**Task directions:** From the thread on bignum modular types in Ada, return the span from "Markus Kuhn <Markus.Kuhn@cl.cam.ac.uk>" to "next three years.", copied verbatim.

I'm not sure what this would mean. Scalar types are passed by value, and
there would seem to be a conflict. I agree with your general point
about the growing importance of cryptographic applications and the
nice match to Ada 95's modular types, but it seems that what you want 
(very big modular types) will be very hard to achieve.

-- Brian

Re: Bignum modular types in Ada95

[Nick Roberts]

Point taken, but I have another question.  Traditional bignums (e.g. in
LISP) are dynamically extensible: they can change size during run-time to
fit the actual value stored.  For some applications, this approach would
make sense, but for others it may not.  So what approach to take:
dynamically resizing, statically sized, or both?  And if both, how to
choose (depending on the range, by a representaion clause, by a pragma, or
something else)?

-- 

== Nick Roberts ================================================
== Croydon, UK                       ===========================
==                                              ================
== Proprietor, ThoughtWing Software                   ==========
== Independent Software Development Consultant            ======
== Nick.Roberts@dial.pipex.com                              ====
== Voicemail & Fax +44 181-405 1124                          ===
==                                                            ==
==           I live not in myself, but I become               ==
===          Portion of that around me; and to me             ==
====         High mountains are a feeling, but the hum        ==
=======      Of human cities torture.
===========                             -- Byron [Childe Harold]


Markus Kuhn <Markus.Kuhn@cl.cam.ac.uk> wrote in article
<34D04FFD.41C6@cl.cam.ac.uk>...
> Robert A Duff wrote:
> > >Handling 1024-bit integer arithmetic in the Ada compiler and not in
> > >some library package has the advantage that the compiler will later
> > >be able to do much better optimization (e.g. automatic register
> > >allocation), once we get CPUs with 1024-bit integer registers and
> > >ALUs, which I expect to happen in the next three years.
> > 
> > Are you talking about special-purpose hardware?  I doubt if 1024-bit
> > registers will exist in general-purpose computers any time soon.  (I
> > reserve the right to redefine "soon" at will.)

**Data section:**
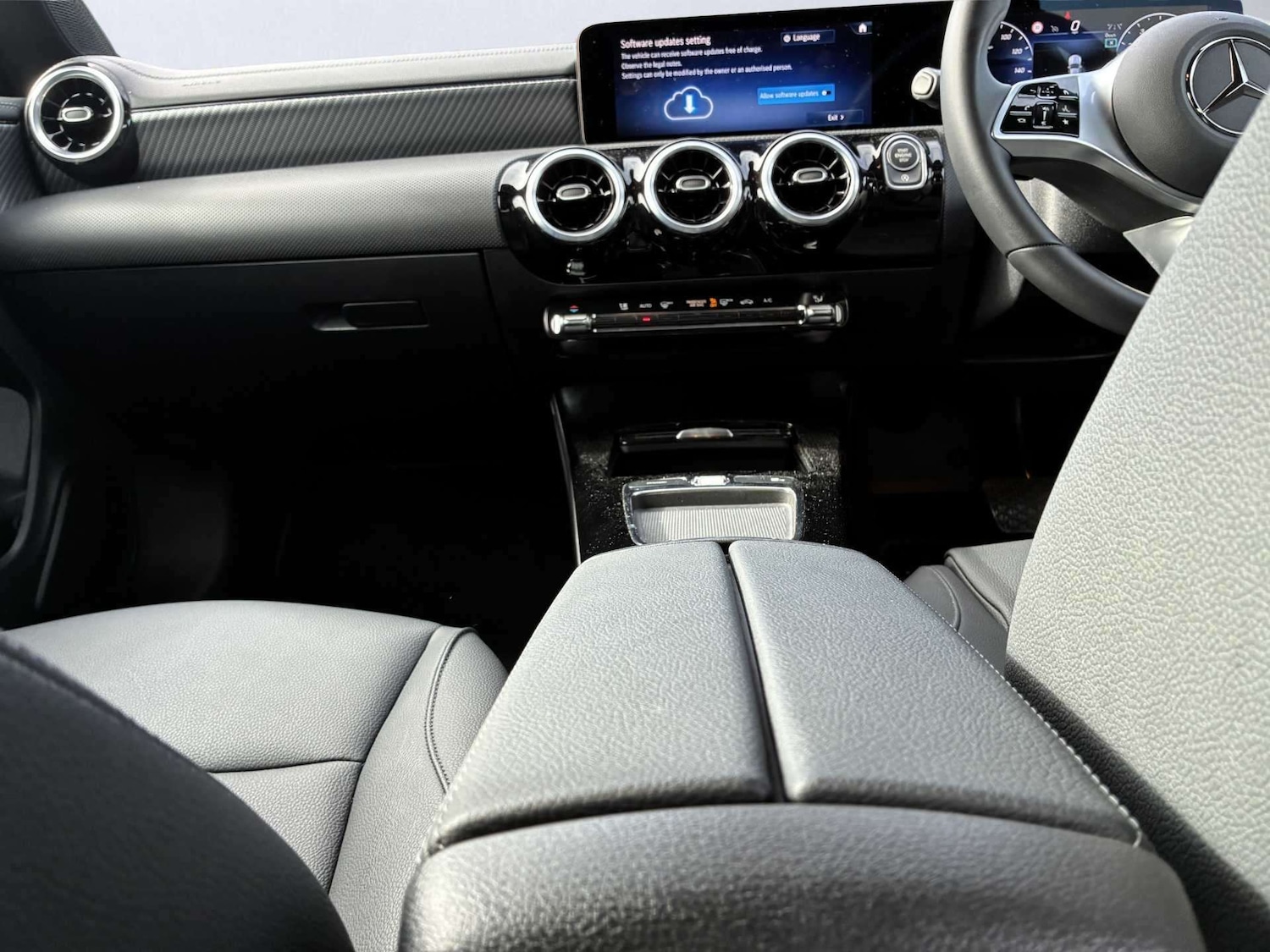 Used Mercedes-Benz CLA 2025 for sale - 77973976: Photo 18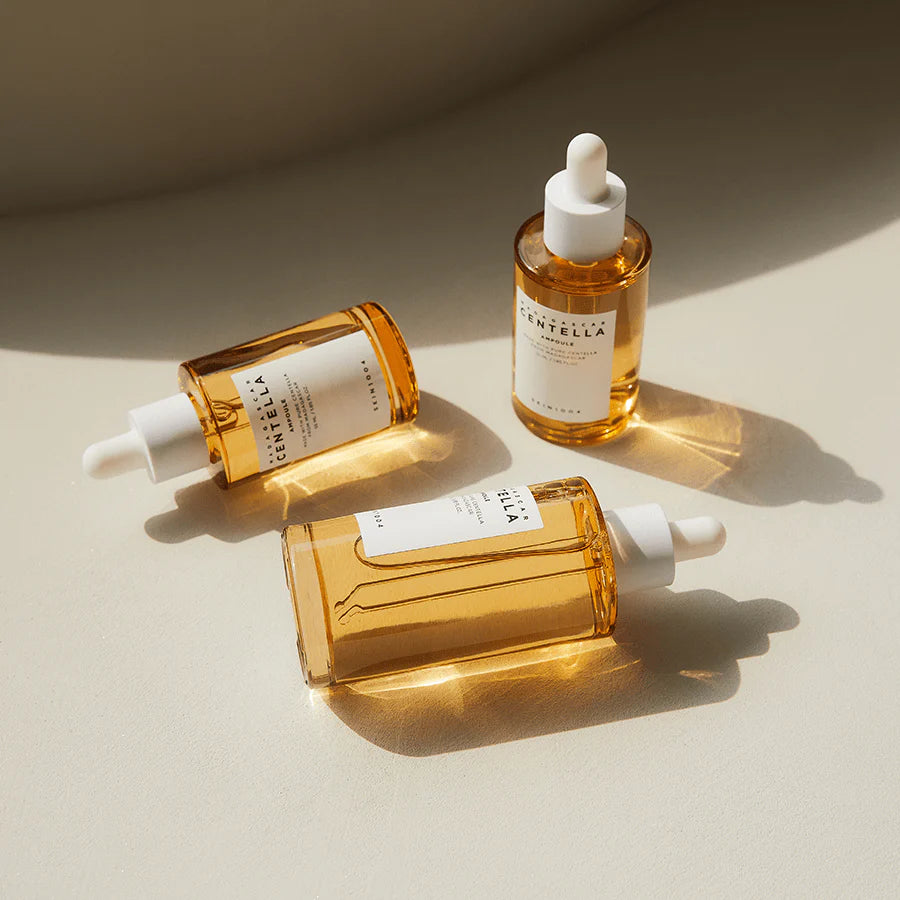 Skin1004- Madagascar Centella Ampoule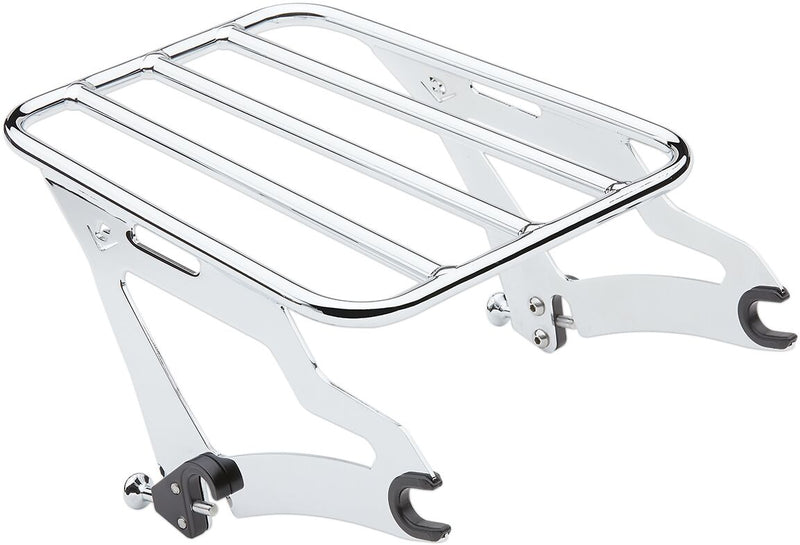 Cobra Detachable Luggage Rack #602-2500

**Answer section:**
Markus Kuhn <Markus.Kuhn@cl.cam.ac.uk> wrote in article
<34D04FFD.41C6@cl.cam.ac.uk>...
> Robert A Duff wrote:
> > >Handling 1024-bit integer arithmetic in the Ada compiler and not in
> > >some library package has the advantage that the compiler will later
> > >be able to do much better optimization (e.g. automatic register
> > >allocation), once we get CPUs with 1024-bit integer registers and
> > >ALUs, which I expect to happen in the next three years.